The input:
━━━
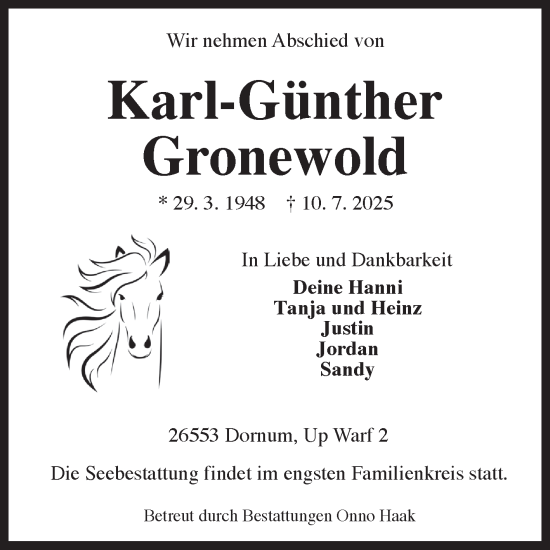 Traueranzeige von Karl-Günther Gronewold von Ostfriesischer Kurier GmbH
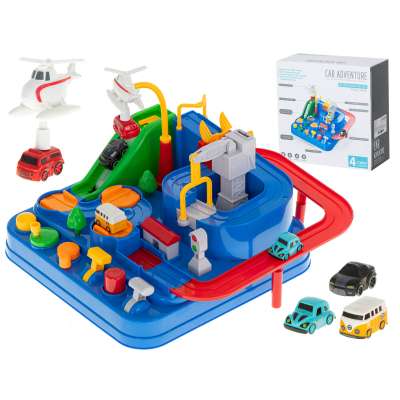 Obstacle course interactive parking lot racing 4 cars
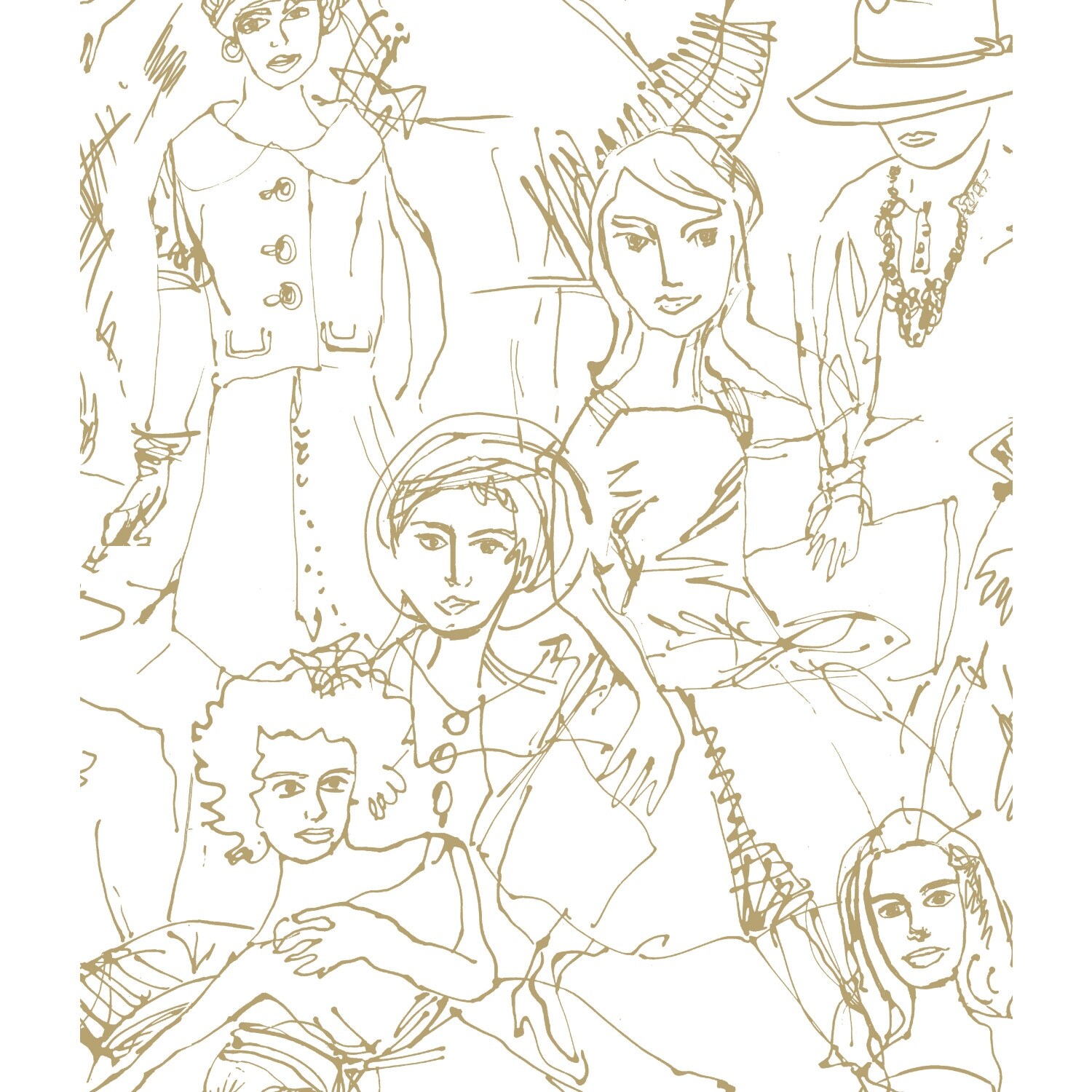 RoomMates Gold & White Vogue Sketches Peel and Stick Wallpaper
━━━
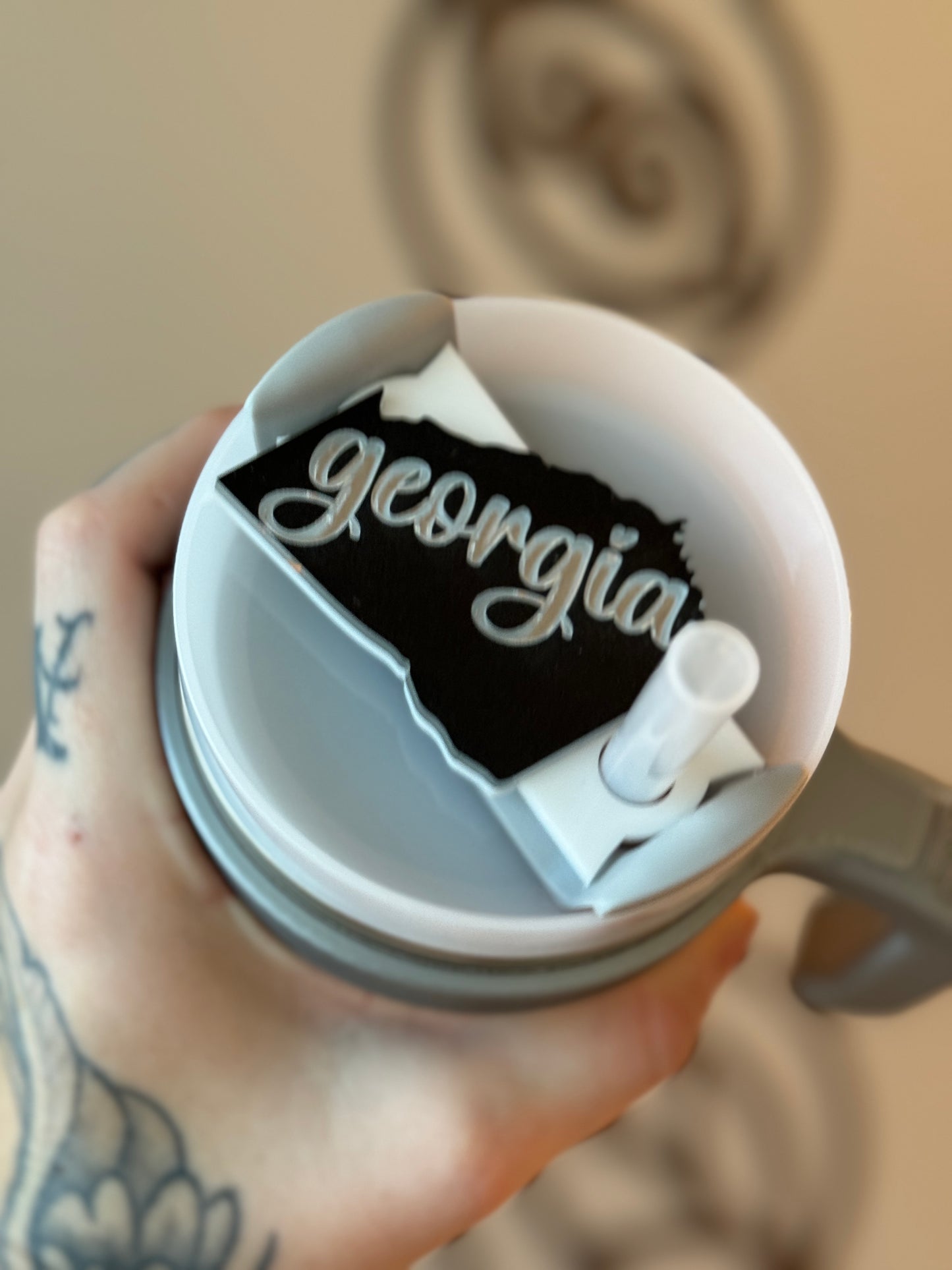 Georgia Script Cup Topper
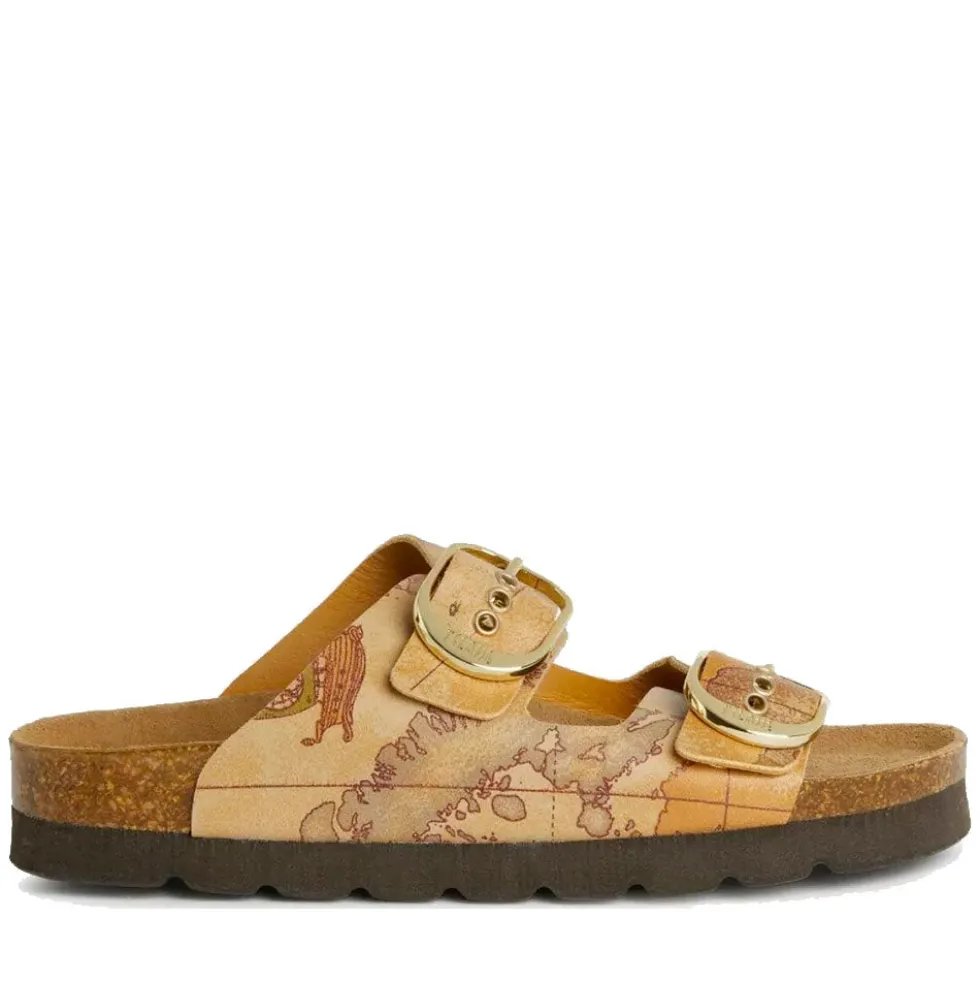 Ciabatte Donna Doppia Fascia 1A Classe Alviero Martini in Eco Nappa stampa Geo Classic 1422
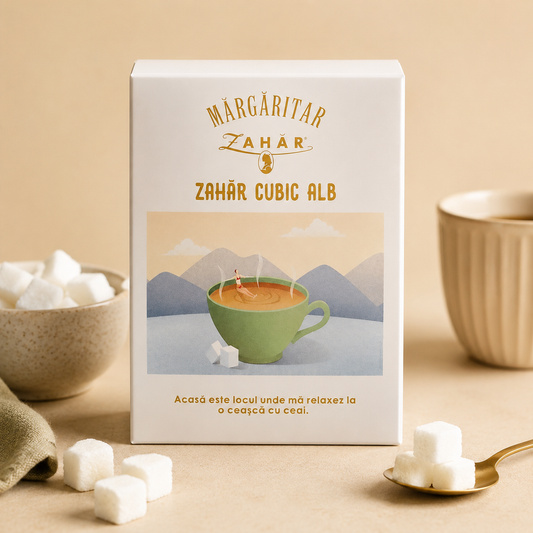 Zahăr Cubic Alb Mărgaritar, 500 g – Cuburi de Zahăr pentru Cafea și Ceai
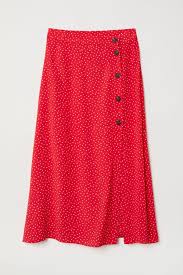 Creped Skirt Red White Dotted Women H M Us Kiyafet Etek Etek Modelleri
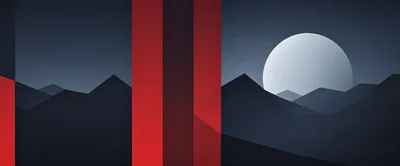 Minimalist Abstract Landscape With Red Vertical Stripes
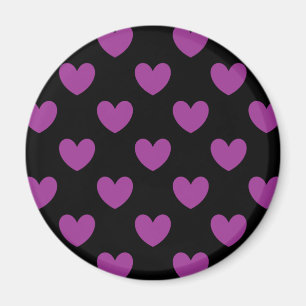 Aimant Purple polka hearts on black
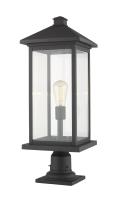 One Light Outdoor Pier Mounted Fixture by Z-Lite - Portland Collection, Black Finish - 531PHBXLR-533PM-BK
━━━
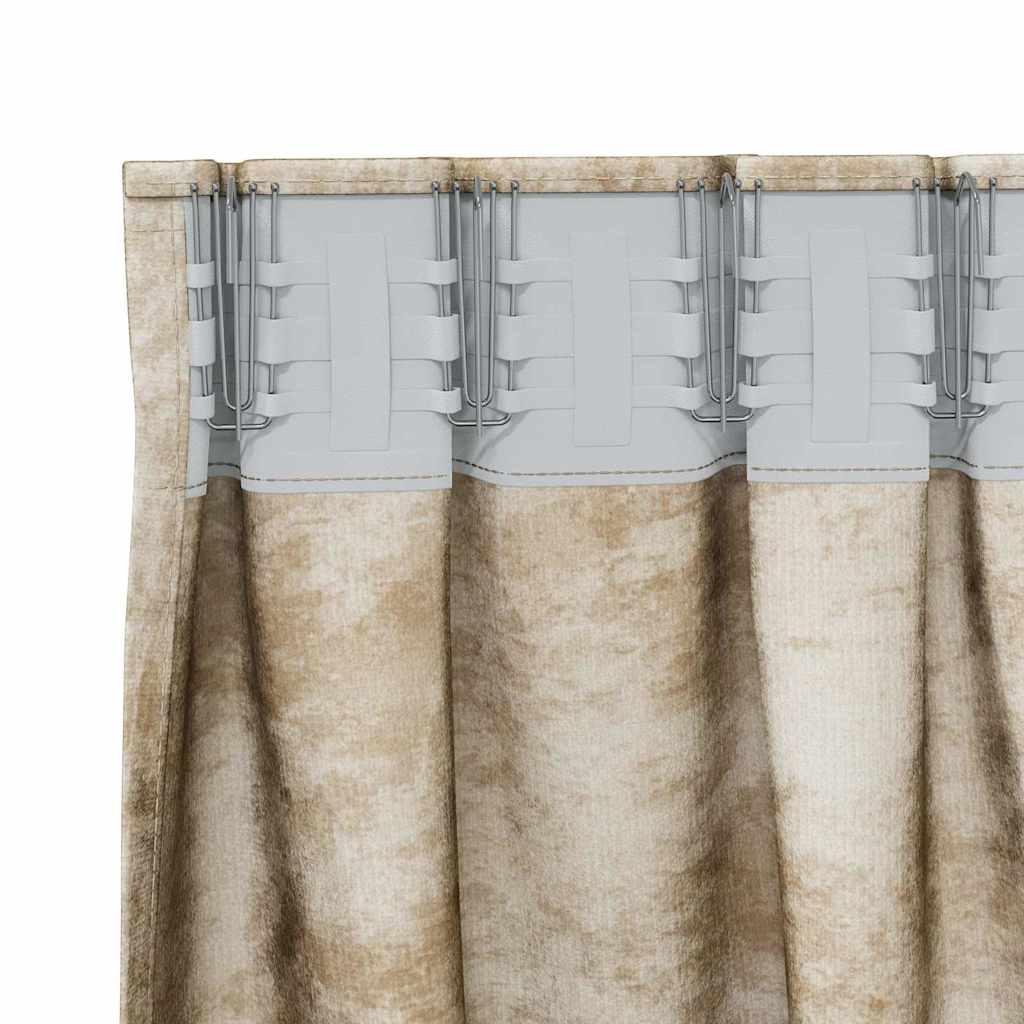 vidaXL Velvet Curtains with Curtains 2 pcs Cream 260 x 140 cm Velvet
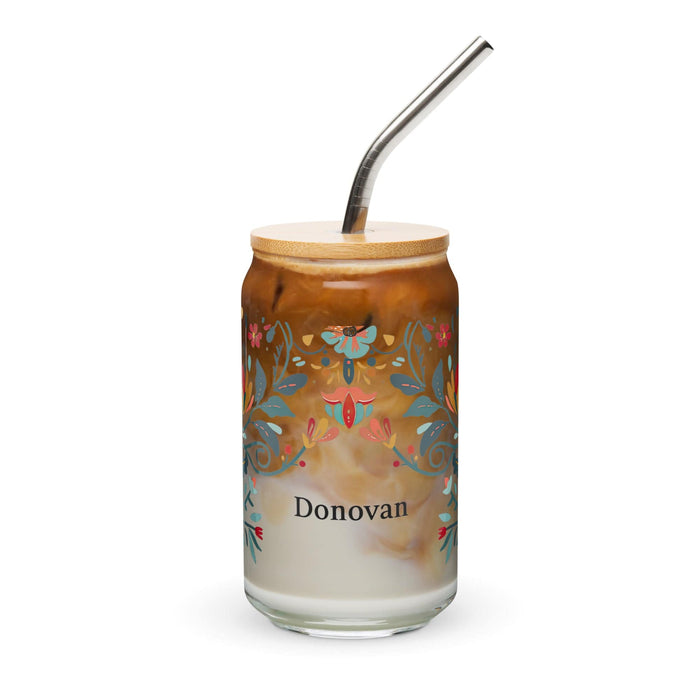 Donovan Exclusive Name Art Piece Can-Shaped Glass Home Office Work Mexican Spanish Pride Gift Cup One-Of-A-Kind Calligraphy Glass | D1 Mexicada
━━━
Description of the task: Give again the listing lines running from the line that contains "Traueranzeige von Karl-Günther" through the line that contains "RoomMates Gold &", both included, with no other lines. Leave the pictures out of your answer.

Result of the task:
 Traueranzeige von Karl-Günther Gronewold von Ostfriesischer Kurier GmbH
 Obstacle course interactive parking lot racing 4 cars
 RoomMates Gold & White Vogue Sketches Peel and Stick Wallpaper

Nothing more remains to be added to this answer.